-- Texto --
··········
Um advogado, por sua formação, tem capacidade mais aguçada para prever riscos. No estudo em questão, o CEO da Home Depot (uma das maiores empresas de material de construção dos EUA), Frank Blake, advogado formado pela Faculdade de Direito de Columbia, deu uma explicação bem-humorada para esse fenômeno: “Pessoas normais vão para a Faculdade de Direito e lá elas aprendem a se preocupar com o que nenhuma pessoa normal se preocuparia”. E é isso que um advogado faz o tempo todo.
Isso pode ser bom, sob alguns aspectos, mas também funciona como um fator negativo, quando um Conselho de Administração deseja nomear um novo CEO para a corporação. Existe a ideia de que advogados são avessos a riscos e, portanto, podem desacelerar – ou mesmo frear — o crescimento da empresa.
Porém, nos últimos anos, o conceito de gestão de riscos ganhou ímpeto na economia, e a visão abrangente que os advogados têm das questões que se apresentam no dia a dia empresarial tornou-se um “plus”. Os CEOs advogados, tal como os diretores jurídicos das empresas, estabelecem políticas internas que reduzem os riscos e facilitam o compliance, disse a advogada e CEO da Spectra7 Microsystems Inc., Cynthia Cole, ao Jornal da ABA (American Bar Association).
“O cargo de CEO requer a habilidade de avaliar problemas e analisar situações por todos os ângulos, para tomar decisões mais seguras”, disse o CEO da Continental Airlines, Jeff Smisek, um ex-advogado corporativo em Houston, Texas. “E, em cargos de liderança, precisamos ser muito persuasivos na comunicação de nossa visão estratégica e na descrição do caminho que a empresa vai seguir. São habilidades que desenvolvi na Faculdade de Direito e em minha atuação como advogado”, afirmou ao Jornal da ABA.
O CEO advogado da Waste Management, David Steiner, disse à publicação algo bem parecido. “Os advogados são treinados para pensar, destrinchar os problemas e avaliar as questões por todos os lados. E isso ajuda a tomar boas decisões.”
O advogado David Dillon, CEO da Kroger Co., a maior cadeia de supermercados do país, contou que desenvolveu sua capacidade de analisar problemas na faculdade de Direito, onde aprendeu que, para ganhar ações criminais, tinha de entender o caso melhor do que o promotor. “Na advocacia, aprendi que não poderia resolver bem um problema ou uma questão qualquer sem antes examiná-los por todos os ângulos possíveis.”
··········
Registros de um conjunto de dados
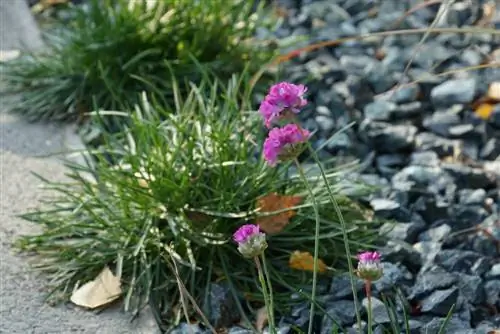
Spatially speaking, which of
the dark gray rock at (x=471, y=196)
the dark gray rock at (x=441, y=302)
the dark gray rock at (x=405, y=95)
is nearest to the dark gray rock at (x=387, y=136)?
··········
-- Tarefas --
1. Responda com base no texto sobre CEOs advogados:
(a) Qual empresa tem Jeff Smisek como CEO?
(b) Qual empresa o texto aponta como a maior cadeia de supermercados do país?
(c) Em que faculdade Frank Blake se formou?
2. Reescreva as linhas do conjunto de dados trocando "rock" por "boulder" e mantendo todo o resto igual. Não inclua as imagens na resposta.
O texto e as linhas não têm nenhuma relação entre si.

-- Respostas --
1.
(a) A Continental Airlines.
(b) A Kroger Co.
(c) Na Faculdade de Direito de Columbia.

2.
Spatially speaking, which of
the dark gray boulder at (x=471, y=196)
the dark gray boulder at (x=441, y=302)
the dark gray boulder at (x=405, y=95)
is nearest to the dark gray boulder at (x=387, y=136)?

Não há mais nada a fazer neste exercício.